[START PROVIDED ENTRIES]
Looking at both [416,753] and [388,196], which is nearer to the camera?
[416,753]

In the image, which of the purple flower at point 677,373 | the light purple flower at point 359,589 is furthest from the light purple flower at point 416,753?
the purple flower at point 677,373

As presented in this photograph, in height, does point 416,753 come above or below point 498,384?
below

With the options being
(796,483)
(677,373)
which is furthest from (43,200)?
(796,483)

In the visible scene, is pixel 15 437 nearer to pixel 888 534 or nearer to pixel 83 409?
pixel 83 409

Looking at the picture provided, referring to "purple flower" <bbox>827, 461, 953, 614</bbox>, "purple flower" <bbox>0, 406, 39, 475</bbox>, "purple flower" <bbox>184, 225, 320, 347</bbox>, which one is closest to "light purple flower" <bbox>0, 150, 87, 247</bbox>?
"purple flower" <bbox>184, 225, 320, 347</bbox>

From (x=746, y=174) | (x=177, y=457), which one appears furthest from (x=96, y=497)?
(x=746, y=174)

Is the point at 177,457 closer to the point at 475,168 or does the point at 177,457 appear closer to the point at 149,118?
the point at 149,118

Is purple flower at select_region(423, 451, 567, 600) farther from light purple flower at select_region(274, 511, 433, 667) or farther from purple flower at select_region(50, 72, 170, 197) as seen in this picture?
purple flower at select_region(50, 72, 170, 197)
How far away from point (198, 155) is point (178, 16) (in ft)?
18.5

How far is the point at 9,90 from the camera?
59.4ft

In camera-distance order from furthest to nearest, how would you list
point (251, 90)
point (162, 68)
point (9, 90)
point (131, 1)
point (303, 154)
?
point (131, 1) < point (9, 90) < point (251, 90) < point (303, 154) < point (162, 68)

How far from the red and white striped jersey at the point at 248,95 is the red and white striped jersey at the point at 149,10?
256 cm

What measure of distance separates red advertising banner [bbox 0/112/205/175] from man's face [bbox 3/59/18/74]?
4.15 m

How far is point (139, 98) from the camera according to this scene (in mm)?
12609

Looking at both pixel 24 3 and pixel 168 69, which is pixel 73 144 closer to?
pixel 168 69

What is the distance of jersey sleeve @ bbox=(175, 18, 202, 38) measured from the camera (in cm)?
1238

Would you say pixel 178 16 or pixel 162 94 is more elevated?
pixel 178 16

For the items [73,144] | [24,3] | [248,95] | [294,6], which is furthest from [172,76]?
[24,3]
[END PROVIDED ENTRIES]
▶ **WRITTEN PROBLEM**:
Repeat the lines above verbatim, from the line with "In camera-distance order" through the last line of the dataset entries.

▶ **COMPLETE ANSWER**:
In camera-distance order from furthest to nearest, how would you list
point (251, 90)
point (162, 68)
point (9, 90)
point (131, 1)
point (303, 154)
?
point (131, 1) < point (9, 90) < point (251, 90) < point (303, 154) < point (162, 68)

How far from the red and white striped jersey at the point at 248,95 is the red and white striped jersey at the point at 149,10?
256 cm

What measure of distance separates red advertising banner [bbox 0/112/205/175] from man's face [bbox 3/59/18/74]?
4.15 m

How far is point (139, 98) from the camera according to this scene (in mm)?
12609

Looking at both pixel 24 3 and pixel 168 69, which is pixel 73 144 closer to?
pixel 168 69

What is the distance of jersey sleeve @ bbox=(175, 18, 202, 38) measured from the camera (in cm)?
1238

Would you say pixel 178 16 or pixel 162 94 is more elevated?
pixel 178 16

For the items [73,144] | [24,3] | [248,95] | [294,6], which is furthest from [172,76]?
[24,3]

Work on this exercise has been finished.